Politicians back municipal power
Thursday, March 18, 2010
By John J. Monahan TELEGRAM & GAZETTE STAFF
BOSTON — Two groups seeking changes in state law to allow creation of more municipal power companies today presented key legislators with a petition backing the proposal, signed by 2,275 people, including the governor.
The groups, Get-Rid-Of-Unitil and the Massachusetts Alliance for Municipal Electric Choice, said most of the signatures came from Lunenburg, Fitchburg, Townsend and Ashby.
Those towns are served by the New Hampshire-based Unitil that was fined and widely criticized for a slow response to widespread power outages caused by an ice storm in December 2008.

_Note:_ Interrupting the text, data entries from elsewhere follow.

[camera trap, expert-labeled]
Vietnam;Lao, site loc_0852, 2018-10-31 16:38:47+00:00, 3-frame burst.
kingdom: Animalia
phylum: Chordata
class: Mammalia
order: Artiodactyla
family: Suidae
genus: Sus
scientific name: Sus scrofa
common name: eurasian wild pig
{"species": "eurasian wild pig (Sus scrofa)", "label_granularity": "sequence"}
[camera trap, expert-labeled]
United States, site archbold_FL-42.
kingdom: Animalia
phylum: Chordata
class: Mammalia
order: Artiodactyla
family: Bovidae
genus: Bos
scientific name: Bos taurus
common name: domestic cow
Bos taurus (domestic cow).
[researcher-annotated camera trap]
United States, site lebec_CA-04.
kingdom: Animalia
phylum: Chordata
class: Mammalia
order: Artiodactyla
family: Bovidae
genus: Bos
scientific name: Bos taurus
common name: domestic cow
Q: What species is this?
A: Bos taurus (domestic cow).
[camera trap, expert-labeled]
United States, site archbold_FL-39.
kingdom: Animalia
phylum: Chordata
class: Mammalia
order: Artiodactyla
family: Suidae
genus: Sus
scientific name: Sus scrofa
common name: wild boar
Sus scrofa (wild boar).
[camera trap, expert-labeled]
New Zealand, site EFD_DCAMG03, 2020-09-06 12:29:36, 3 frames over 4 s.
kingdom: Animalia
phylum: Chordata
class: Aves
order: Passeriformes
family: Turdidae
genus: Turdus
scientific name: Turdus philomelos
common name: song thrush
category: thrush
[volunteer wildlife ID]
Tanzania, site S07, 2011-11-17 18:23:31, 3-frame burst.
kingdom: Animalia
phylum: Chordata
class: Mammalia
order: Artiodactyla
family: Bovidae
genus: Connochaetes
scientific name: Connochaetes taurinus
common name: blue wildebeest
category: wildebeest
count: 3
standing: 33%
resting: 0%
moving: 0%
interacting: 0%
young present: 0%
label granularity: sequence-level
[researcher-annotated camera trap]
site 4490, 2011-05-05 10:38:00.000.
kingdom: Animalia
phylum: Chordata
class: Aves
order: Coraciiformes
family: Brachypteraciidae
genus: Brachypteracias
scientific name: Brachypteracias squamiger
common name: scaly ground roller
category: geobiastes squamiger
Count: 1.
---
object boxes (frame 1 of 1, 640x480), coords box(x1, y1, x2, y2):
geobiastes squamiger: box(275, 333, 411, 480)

The groups said the legislation is needed to update state laws that now contain outdated language giving large investor-owned utilities permanent monopolies that make it impossible to form new municipal power companies.
There are 41 municipal power companies in the state, including Princeton, Holden, Hudson and Ashburnham.
The group maintained that municipal power companies charge less and cited last year’s rates from Unitil, NStar and National Grid that they said were 30 percent higher than the average municipal power rates.
The groups cited comments from signers of the petition, including Gov. Deval Patrick, who wrote that the legislation is “a step in the right direction and will allow residents greater local control and input into utility investment policies and decisions, services and service levels.”
Others that signed included comments such as “Stop the state-sponsored monopoly” and “We the people have a right to choose (our) electric company.”
The governor said he looked forward to reviewing the legislation if it reaches his desk, but came short of promising to sign it.
Other candidates for governor who signed the petition were Republican Christy P. Mihos, independent Timothy P. Cahill, Green Party candidate Jill Stein and Democrat Grace Ross.
Legislation to make the changes was dealt a setback earlier this week when the Legislature’s joint Committee on Telecommunications, Utilities and Energy refused to back it for passage in advance of a March 17 deadline for committee action. Rather than kill the legislation for this two-year session, however, the committee voted to extend the deadline for consideration until July 14.
State Reps. Jennifer E. Benson, D-Lunenburg, and Stephen L. DiNatale, D-Fitchburg, went with the groups’ representatives to deliver the petition at the committee office at the Statehouse. Ms. Benson said the high cost of electricity from Unitil is hurting local employers by driving up costs.